今年もロードカナロア産駒は3頭がエントリーしているが、注目はカレンモエ(牝5歳/栗東・安田隆行厩舎)。
デビューから11戦連続で1番人気になり続けている素質馬だが、ここ3走はGⅢ京阪杯(阪神/芝1200m)、GⅢオーシャンS(中山/芝1200m)、GⅢ函館スプリントS(札幌/芝1200m)と3連続で2着に惜敗している。中京/芝1200mでは、昨年9月の長篠S(3勝クラス)に出走し、3番手追走から2着に1馬身1/4差をつける完勝。相性がいいコースだ。
血統的にも魅力十分で、母カレンチャンはGⅠスプリンターズS、GⅠ高松宮記念を勝った2011年のJRA賞最優秀短距離馬。安田隆行調教師は父も母も管理しており、カレンモエにかける思いも強いだろう。同じく同厩舎の、ダノンスマッシュの強力なライバルとなるような走りを期待したい。
まだ2世代しか出走していないのでデータは少ないものの、この中京/芝1200mで7戦2勝と好成績を残しているのがモーリス産駒。今回は2頭が出走してくるが、筆者はピクシーナイト(牡3歳/栗東・音無秀孝厩舎)を推したい。
同馬は1600mのGⅢシンザン記念、1400mの新馬戦と、中京では2戦2勝。初の芝1200mの出走となった前走のGⅢCBC賞(小倉)では、JRAレコードが出るスピード決着ながら、勝ち馬から0秒1差の1分06秒1と好時計を記録して2着に入っている。

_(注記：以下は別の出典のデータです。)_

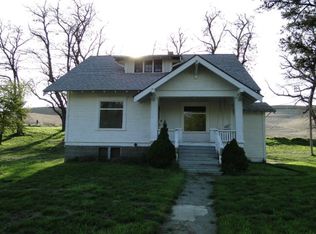 12241 Lower Waitsburg Rd, Waitsburg, WA 99361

血統を見ると、母の父キングヘイローが高松宮記念の勝ち馬で、祖母の父は名スプリンターのサクラバクシンオー。キングヘイローは父として、スプリンターズSや高松宮記念を勝ったローレルゲレイロを出し、サクラバクシンオーもショウナンカンプ、ビッグアーサーと2頭の高松宮記念勝ち馬を出している。中京/芝1200mはピッタリの血統と言えるだろう。
以上、今年のセントウルSは優秀なスプリンター血統の持ち主であるカレンモエ、ピクシーナイトの2頭に期待する。